Ask your business this. What makes you different and better? What do you stand for? What do you sound and look like? Brand strategy helps answer these questions and identify what attributes, personality and tone of voice you want to portray to your customers. The brand strategy process is an important investment and can take weeks, months or even years. Crucially, it’s nearly impossible to devise a brand strategy without humanising your company.

Take the lead from some of the world’s most successful B2B brands. Microsoft’s B2B arm has developed a compelling comms strategy for small and micro businesses. Instead of focusing on its own products and technology, Microsoft uses case studies from real business owners to showcase how its technology enables them to succeed. Even without Microsoft’s resource and budget, any business can be this effective if it knows itself and its customers.

A solid brand strategy will also help you avoid pitfalls. It’s tempting to look to consumer brands who have their humanity down to a fine art – but is your brand really an irreverent renegade like Virgin or a personable pal like Innocent? Having a clear brand strategy helps you find your own values and voice, rather than creating a pastiche of someone else’s.

Think emotion

Emotion drives decision making. We know this is true for our daily lives, but B2B companies often assume that they’re operating in a rational environment where product and price take pole position. The fact is, your customers don’t become automatons between 9am and 5pm, they have fears and anxieties and frustrations which your company solves. B2B brands that appeal to the emotional drivers in their audiences can gain competitive advantage.

Doing this is actually easier than it sounds, as most rational promotional messages can be translated into emotional ones. When you tell your customers “We provide a reliable service”, the subtext is “You can trust us”. When you say “Our product is more sustainable than the competition”, what the customer feels is “You’ll look savvy and feel proud for buying with us”.

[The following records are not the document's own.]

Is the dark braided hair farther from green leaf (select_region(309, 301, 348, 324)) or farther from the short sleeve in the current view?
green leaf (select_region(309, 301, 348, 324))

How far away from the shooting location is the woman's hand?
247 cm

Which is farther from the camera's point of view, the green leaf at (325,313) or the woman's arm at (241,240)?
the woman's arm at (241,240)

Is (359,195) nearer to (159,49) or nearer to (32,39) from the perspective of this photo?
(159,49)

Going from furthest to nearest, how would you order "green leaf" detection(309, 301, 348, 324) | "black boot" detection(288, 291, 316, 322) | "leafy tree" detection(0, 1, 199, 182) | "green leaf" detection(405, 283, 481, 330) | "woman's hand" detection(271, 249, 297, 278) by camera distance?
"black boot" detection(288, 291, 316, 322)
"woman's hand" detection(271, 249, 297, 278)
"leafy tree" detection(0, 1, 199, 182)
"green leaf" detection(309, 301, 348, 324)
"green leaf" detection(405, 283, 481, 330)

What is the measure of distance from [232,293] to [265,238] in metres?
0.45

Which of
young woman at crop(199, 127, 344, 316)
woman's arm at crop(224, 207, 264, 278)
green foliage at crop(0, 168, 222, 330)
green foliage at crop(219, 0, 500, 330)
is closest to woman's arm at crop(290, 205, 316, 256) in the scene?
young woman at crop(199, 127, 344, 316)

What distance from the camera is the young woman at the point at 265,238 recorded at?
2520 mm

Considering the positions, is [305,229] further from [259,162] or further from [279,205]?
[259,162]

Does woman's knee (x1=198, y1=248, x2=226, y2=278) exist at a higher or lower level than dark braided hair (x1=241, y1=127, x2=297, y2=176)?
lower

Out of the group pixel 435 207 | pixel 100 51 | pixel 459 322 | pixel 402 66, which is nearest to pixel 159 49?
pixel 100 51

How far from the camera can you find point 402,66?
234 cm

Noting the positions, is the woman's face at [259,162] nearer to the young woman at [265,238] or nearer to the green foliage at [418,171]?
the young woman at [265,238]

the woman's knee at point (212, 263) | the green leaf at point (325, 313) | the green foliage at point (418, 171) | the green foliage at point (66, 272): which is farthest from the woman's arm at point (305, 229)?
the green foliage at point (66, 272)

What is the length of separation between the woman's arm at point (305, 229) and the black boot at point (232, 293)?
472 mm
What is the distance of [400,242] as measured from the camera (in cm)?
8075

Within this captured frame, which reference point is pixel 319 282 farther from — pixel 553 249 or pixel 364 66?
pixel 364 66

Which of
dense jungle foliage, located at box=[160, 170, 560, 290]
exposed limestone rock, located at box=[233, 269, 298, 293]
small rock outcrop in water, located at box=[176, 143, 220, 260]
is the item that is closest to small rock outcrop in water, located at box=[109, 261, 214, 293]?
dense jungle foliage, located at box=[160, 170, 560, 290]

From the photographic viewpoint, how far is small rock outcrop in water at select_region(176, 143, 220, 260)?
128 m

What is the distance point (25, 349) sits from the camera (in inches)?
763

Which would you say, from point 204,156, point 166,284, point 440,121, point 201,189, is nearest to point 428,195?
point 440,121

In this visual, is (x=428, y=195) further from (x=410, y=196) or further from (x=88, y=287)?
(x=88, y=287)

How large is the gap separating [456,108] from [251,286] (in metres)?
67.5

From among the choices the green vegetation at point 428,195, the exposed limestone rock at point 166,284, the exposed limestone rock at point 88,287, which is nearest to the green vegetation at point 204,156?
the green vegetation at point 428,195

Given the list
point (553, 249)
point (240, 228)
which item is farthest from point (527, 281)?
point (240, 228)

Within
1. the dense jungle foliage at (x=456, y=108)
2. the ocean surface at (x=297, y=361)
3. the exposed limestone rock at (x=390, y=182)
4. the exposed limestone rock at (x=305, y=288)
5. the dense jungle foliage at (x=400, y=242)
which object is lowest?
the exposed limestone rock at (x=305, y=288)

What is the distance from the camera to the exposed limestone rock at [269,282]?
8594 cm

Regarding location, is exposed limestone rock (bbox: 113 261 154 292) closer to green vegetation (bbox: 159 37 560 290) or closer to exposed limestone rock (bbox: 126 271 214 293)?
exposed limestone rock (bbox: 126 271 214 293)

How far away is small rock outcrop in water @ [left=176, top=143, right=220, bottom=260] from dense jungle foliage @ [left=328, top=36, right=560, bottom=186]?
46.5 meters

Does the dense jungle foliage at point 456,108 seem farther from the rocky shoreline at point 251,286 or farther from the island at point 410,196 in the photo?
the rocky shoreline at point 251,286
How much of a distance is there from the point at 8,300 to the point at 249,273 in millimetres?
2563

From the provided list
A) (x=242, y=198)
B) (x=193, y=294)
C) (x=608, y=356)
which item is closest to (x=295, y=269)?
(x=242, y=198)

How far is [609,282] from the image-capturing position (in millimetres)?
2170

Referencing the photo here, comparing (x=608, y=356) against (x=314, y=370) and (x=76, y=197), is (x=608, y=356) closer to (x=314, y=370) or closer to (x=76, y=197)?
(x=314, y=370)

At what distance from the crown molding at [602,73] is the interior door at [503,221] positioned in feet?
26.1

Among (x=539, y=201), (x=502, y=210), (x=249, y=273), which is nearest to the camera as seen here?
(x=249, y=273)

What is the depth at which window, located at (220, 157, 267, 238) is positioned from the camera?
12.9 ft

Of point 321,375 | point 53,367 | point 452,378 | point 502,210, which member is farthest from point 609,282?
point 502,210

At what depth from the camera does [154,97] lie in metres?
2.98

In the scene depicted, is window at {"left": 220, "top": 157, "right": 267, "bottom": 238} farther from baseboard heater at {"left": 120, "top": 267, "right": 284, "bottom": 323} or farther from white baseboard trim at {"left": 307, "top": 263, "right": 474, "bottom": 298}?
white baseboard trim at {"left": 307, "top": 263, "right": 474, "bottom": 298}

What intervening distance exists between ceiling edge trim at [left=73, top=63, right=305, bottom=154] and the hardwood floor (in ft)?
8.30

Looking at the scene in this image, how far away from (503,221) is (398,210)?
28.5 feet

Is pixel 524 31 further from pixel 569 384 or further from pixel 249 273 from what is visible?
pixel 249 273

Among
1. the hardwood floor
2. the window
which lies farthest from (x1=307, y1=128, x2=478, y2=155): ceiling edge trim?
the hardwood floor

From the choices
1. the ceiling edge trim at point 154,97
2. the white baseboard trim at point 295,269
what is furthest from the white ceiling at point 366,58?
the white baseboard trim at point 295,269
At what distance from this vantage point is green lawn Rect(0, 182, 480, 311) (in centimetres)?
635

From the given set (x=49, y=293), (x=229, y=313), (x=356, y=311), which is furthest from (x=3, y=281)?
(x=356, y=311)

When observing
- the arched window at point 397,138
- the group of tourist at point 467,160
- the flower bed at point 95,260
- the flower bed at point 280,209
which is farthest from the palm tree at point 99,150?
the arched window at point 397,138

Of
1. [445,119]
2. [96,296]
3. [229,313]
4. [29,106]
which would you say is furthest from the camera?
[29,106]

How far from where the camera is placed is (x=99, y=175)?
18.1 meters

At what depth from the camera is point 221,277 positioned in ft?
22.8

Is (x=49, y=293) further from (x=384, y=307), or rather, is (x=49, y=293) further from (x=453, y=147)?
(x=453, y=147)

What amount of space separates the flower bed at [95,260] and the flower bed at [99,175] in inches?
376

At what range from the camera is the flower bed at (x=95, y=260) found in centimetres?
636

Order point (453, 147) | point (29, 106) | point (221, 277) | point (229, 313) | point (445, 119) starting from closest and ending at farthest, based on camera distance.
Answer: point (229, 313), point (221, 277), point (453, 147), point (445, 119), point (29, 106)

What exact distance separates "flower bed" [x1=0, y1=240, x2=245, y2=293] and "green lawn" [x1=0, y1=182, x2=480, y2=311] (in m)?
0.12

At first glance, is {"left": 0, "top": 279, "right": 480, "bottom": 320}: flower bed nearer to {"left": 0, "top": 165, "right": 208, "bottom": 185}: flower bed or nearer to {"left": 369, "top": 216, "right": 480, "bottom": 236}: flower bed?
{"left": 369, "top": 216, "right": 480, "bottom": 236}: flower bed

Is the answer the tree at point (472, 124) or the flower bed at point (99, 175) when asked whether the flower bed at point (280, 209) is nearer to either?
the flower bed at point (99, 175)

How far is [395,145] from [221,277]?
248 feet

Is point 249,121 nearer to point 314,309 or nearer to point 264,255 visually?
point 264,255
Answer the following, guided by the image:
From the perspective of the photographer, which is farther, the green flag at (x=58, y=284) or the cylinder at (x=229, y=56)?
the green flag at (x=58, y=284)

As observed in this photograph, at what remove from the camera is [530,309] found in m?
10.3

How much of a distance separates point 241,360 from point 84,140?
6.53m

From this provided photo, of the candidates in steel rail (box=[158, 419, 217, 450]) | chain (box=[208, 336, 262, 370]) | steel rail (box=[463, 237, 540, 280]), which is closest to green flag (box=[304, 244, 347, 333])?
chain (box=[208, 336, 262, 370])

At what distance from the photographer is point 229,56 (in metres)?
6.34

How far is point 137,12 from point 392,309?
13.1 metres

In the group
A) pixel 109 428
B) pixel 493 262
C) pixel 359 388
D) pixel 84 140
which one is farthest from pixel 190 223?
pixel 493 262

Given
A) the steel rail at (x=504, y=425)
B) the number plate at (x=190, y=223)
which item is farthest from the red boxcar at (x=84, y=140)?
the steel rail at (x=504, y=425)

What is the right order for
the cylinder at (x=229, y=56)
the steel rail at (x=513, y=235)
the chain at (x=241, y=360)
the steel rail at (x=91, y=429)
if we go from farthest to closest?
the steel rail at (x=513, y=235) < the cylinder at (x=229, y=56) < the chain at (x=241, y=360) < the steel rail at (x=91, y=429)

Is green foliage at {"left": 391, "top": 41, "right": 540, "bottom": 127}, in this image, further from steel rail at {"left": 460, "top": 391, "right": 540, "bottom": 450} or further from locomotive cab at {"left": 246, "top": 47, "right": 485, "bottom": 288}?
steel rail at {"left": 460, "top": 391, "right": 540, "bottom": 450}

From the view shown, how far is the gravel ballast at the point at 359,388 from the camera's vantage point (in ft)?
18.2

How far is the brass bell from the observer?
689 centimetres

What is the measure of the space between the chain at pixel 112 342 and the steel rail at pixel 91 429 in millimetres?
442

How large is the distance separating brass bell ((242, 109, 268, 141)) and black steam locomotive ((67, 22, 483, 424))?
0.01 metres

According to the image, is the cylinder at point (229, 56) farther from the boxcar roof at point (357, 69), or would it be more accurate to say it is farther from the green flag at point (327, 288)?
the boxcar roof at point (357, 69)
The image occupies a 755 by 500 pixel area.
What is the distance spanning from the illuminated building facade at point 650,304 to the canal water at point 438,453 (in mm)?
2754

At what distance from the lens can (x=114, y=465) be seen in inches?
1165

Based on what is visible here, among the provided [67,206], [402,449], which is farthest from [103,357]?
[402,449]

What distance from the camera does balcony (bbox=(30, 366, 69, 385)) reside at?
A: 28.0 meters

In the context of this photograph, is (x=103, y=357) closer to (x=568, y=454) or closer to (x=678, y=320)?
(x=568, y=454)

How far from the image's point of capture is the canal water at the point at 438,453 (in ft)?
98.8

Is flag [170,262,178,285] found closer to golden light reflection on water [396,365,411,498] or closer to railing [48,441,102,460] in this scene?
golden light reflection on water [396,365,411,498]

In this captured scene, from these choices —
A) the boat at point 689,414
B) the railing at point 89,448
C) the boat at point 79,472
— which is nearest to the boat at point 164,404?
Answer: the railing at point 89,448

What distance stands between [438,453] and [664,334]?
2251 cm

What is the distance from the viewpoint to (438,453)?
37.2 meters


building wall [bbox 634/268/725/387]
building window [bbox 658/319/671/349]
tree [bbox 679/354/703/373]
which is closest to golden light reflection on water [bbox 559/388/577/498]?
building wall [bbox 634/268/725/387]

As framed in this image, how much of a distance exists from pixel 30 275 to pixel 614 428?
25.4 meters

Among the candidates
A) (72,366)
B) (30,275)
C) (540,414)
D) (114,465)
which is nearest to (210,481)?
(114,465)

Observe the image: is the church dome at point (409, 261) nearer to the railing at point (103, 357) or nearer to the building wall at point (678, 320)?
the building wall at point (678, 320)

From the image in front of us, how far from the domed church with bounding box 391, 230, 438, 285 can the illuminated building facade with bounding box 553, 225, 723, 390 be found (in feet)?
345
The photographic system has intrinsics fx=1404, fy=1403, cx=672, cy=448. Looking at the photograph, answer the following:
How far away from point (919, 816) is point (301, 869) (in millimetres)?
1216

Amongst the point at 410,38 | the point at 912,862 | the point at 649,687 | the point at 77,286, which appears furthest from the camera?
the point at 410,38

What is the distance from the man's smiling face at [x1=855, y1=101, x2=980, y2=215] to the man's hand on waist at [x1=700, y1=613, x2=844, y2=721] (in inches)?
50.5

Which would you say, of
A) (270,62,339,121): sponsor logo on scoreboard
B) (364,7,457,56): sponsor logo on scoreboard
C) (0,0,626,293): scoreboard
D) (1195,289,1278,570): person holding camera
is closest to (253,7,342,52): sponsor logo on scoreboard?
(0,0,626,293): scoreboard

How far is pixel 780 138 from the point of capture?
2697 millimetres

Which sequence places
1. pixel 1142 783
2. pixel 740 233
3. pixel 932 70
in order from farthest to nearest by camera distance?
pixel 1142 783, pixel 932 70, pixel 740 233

Think about this framing device the next time you’re communicating a rational message. How does your customer feel? What emotions can you appeal to in them—trust, relief, pride?

Choose your words carefully

Be precise with your language. This is closely linked with tapping into those emotional drivers above, where one operative word, like “trust”, can make all the difference. The success of a customer email, webpage or social media post could come down to employing the perfect humanising phrase.

Here’s an example from the website homepage of accounting software company Xero, which leads with the strapline: “Beautiful accounting software”. Now, we all like a well-designed app, but accountancy being beautiful? Think about the subtext of that phrase. What it implies is a seamless user experience and intuitive user interface. What it says is “beautiful”.

Your brand doesn’t have to be “beautiful”, but by choosing your words carefully you can humanise it effectively.

Show your face

Finally, a simple way to humanise your company is to show your company’s humans. This could be featuring your CEO or senior members of staff in a company video on your website and across social media – do your customers even know what these people sound like or what their mannerisms are? Even better, choose a topic your business cares about, such as sustainability, the economy or social mobility, and become a thought leader in that area, writing insightful articles and speaking at key events.

For an internal comms or recruitment campaign, this could also involve showcasing your staff. Humanising your brand at this level makes you relatable and engaging, which helps attract and retain talent.

Remember, your customers don’t purchase from an anonymous entity. People buy from people. So building the human side of your brand not only increases engagement and trust, but also drives sales and generates growth.